**Problem to solve**
Restate each of the lines below word for word and drop every picture.

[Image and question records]
┄┄┄┄┄┄

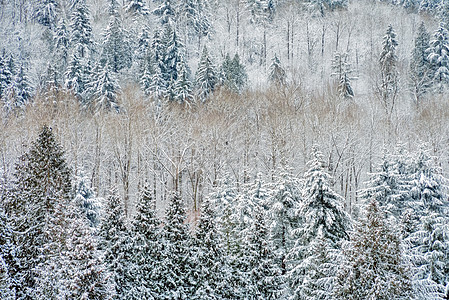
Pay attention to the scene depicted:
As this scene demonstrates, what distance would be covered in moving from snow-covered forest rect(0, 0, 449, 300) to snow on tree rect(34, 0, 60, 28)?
6.45 meters

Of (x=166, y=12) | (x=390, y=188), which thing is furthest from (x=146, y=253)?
(x=166, y=12)

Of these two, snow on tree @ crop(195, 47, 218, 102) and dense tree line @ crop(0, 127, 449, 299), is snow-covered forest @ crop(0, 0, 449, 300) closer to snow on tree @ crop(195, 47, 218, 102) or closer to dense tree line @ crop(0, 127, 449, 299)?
dense tree line @ crop(0, 127, 449, 299)

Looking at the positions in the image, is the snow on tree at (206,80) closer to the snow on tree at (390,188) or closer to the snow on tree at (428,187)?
the snow on tree at (390,188)

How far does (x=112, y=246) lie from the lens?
18.6m

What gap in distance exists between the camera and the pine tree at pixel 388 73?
42866mm

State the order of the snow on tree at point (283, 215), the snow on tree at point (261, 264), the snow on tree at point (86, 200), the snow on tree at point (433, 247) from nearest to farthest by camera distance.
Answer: the snow on tree at point (433, 247) < the snow on tree at point (261, 264) < the snow on tree at point (283, 215) < the snow on tree at point (86, 200)

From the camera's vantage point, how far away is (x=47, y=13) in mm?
78688

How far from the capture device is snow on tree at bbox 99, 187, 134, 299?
18.5 metres

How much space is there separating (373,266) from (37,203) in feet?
53.7

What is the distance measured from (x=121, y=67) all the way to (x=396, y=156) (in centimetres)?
4784

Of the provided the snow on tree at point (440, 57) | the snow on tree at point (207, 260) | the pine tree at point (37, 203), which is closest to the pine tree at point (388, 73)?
the snow on tree at point (440, 57)

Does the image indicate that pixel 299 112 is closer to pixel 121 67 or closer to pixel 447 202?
pixel 447 202

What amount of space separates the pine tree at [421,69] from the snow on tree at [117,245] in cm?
4241

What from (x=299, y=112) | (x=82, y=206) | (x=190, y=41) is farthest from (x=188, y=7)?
(x=82, y=206)
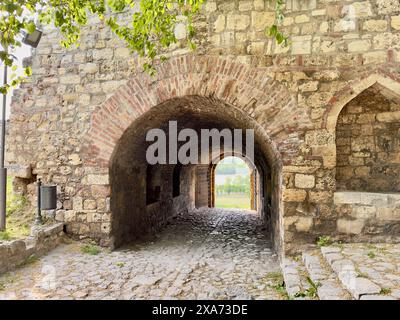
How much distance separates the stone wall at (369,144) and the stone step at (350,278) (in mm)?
1293

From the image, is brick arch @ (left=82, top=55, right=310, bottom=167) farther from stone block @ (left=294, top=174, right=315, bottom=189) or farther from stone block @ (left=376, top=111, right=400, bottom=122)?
stone block @ (left=376, top=111, right=400, bottom=122)

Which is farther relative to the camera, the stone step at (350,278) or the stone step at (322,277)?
the stone step at (322,277)

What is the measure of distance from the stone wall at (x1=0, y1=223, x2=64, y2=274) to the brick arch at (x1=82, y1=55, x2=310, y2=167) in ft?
4.27

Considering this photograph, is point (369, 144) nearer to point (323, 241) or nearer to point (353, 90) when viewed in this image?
point (353, 90)

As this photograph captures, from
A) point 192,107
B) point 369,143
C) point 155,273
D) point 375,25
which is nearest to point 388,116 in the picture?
point 369,143

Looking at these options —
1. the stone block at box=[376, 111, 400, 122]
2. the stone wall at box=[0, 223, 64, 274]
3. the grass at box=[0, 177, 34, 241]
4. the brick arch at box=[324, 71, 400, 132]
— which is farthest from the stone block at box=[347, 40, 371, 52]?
the grass at box=[0, 177, 34, 241]

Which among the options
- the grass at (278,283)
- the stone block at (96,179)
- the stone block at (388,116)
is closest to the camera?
the grass at (278,283)

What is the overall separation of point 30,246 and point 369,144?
17.6ft

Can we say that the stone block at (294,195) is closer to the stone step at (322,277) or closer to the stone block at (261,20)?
the stone step at (322,277)

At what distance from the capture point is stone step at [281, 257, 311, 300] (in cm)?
322

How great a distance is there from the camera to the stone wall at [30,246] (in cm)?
402

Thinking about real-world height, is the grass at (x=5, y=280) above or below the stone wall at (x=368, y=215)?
below

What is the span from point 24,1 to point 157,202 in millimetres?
5758

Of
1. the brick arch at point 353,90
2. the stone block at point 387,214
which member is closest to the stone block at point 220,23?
the brick arch at point 353,90
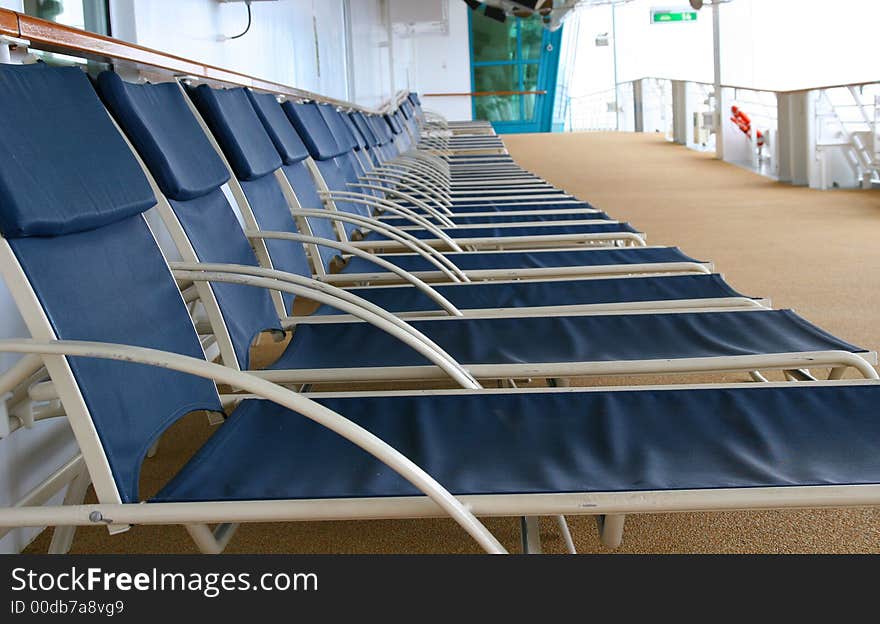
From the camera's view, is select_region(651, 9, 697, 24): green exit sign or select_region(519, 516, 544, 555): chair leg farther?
select_region(651, 9, 697, 24): green exit sign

┄┄┄┄┄┄

**Result below**
Pay attention to the scene depicted:
As this scene demonstrates, what distance would be covered in moving from snow-covered forest rect(0, 0, 449, 300) to snow on tree rect(34, 0, 60, 28)?
6.45 meters

Of (x=166, y=12) | (x=390, y=188), which thing is furthest from (x=146, y=253)?
(x=166, y=12)

Of these two, snow on tree @ crop(195, 47, 218, 102) and dense tree line @ crop(0, 127, 449, 299), is snow-covered forest @ crop(0, 0, 449, 300) closer to snow on tree @ crop(195, 47, 218, 102) or closer to dense tree line @ crop(0, 127, 449, 299)?
dense tree line @ crop(0, 127, 449, 299)

Looking at the positions in the image, is the snow on tree at (206,80) closer to the snow on tree at (390,188) or closer to the snow on tree at (428,187)?
the snow on tree at (390,188)

How far does (x=112, y=246) lie from the lens?
18.6m

What gap in distance exists between the camera and the pine tree at pixel 388 73?
42866mm

State the order of the snow on tree at point (283, 215), the snow on tree at point (261, 264), the snow on tree at point (86, 200), the snow on tree at point (433, 247) from nearest to farthest by camera distance.
Answer: the snow on tree at point (433, 247) < the snow on tree at point (261, 264) < the snow on tree at point (283, 215) < the snow on tree at point (86, 200)

From the camera's vantage point, how far away is (x=47, y=13) in mm?
78688

How far from the capture device is snow on tree at bbox 99, 187, 134, 299?
18.5 metres

How much space is there separating (373,266) from (37,203) in feet?
53.7

What is the distance measured from (x=121, y=67) all the way to (x=396, y=156) (in centimetres)?
4784

Of the provided the snow on tree at point (440, 57) | the snow on tree at point (207, 260) | the pine tree at point (37, 203), which is closest to the pine tree at point (388, 73)?
the snow on tree at point (440, 57)

Does the image indicate that pixel 299 112 is closer to pixel 121 67 or closer to pixel 447 202?
pixel 447 202

What amount of space separates the pine tree at [421,69] from the snow on tree at [117,245] in cm?
4241

What from (x=299, y=112) | (x=82, y=206) | (x=190, y=41) is farthest from (x=188, y=7)?
(x=82, y=206)
How much distance separates the stone wall at (369,144) and the stone step at (350,278) (in mm)?
1293

From the image, is brick arch @ (left=82, top=55, right=310, bottom=167) farther from stone block @ (left=294, top=174, right=315, bottom=189) or farther from stone block @ (left=376, top=111, right=400, bottom=122)?
stone block @ (left=376, top=111, right=400, bottom=122)

Which is farther relative to the camera, the stone step at (350,278) or the stone step at (322,277)?
the stone step at (322,277)

What is the measure of distance from the stone wall at (x1=0, y1=223, x2=64, y2=274) to the brick arch at (x1=82, y1=55, x2=310, y2=167) in ft?
4.27

Considering this photograph, is point (369, 144) nearer to point (323, 241) or nearer to point (353, 90) when viewed in this image?
point (353, 90)

As this photograph captures, from
A) point 192,107
B) point 369,143
C) point 155,273
D) point 375,25
which is nearest to point 388,116 in the picture?
point 369,143

Looking at these options —
1. the stone block at box=[376, 111, 400, 122]
2. the stone wall at box=[0, 223, 64, 274]
3. the grass at box=[0, 177, 34, 241]
4. the brick arch at box=[324, 71, 400, 132]
— which is farthest from the stone block at box=[347, 40, 371, 52]?
the grass at box=[0, 177, 34, 241]

Which among the options
- the grass at (278,283)
- the stone block at (96,179)
- the stone block at (388,116)
is closest to the camera?
the grass at (278,283)

What is the overall separation of point 30,246 and point 369,144?
17.6ft

Can we say that the stone block at (294,195) is closer to the stone step at (322,277) or closer to the stone block at (261,20)?
the stone step at (322,277)

At what distance from the capture point is stone step at [281, 257, 311, 300] (in cm)?
322

How great a distance is there from the camera to the stone wall at [30,246] (in cm)?
402

Thinking about real-world height, is the grass at (x=5, y=280) above or below the stone wall at (x=368, y=215)?
below

What is the span from point 24,1 to point 157,202 in millimetres?
5758

Of
1. the brick arch at point 353,90
2. the stone block at point 387,214
which member is closest to the stone block at point 220,23?
the brick arch at point 353,90
From the camera's view, is select_region(651, 9, 697, 24): green exit sign or select_region(519, 516, 544, 555): chair leg farther?
select_region(651, 9, 697, 24): green exit sign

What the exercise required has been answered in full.